In this crisp book (only four hours on audio including banjo interludes written and performed by Martin) and while as usual I feel like I missed something not having the pictures the hard copy includes, there was something gained, a large something gained, by listening to Martin tell me in his own words about his life, and the work he did in researching himself and his experiences in order to bring it to life for us.

This book was read and reviewed as part of the charitable Cannonball Read. 

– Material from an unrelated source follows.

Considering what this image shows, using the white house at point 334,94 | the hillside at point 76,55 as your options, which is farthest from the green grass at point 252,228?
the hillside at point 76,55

Hark! A Vagrant (CBR8 #49)

I’m glad I lent crystalclear the Hamilton book when I had it out from the library, or I’d feel in real friend debt, since she has been lending me books all year. This is another delivery from her, and it served as a palate cleanser between Children of God, When a Scot Ties the Knot, and The House of the Spirits. Yes, I have weird reading habits, Casino Royale was in there too for a short time.

Its tough for me to review this book, crystalclear declined to, not being able to figure out how to say “just go read it, the cartoons are funny” in 250 words (did I get that right? I hope I did.) Since I have a rule to review everything, I’m sitting here typing furiously, trying to explain to you why I really liked this book, but I still only gave it three stars.

The problem, as usual, is me.

Comics just are not my thing. I’ve tried a couple different variations on graphic novel type literature and universally my brain just doesn’t process information that way. I also was never a big Sunday comics reader, I’d skim a few when I could pry the section from my parents or grandparents, but not much more.  Beaton, however, is exactly the type of writer who should hit my funny bone, and does, most of the time. Her writing is a wry, delightful, and shows an intelligent wit and her line drawings accomplish so much with so little. It’s no wonder to me at all that so many of you have liked this book a great deal.

If you’re in the mood for the comic version of Texts with Jane Eyre, then this is the book you are most rightly looking for.

This book was read and reviewed as part of the charitable Cannonball Read.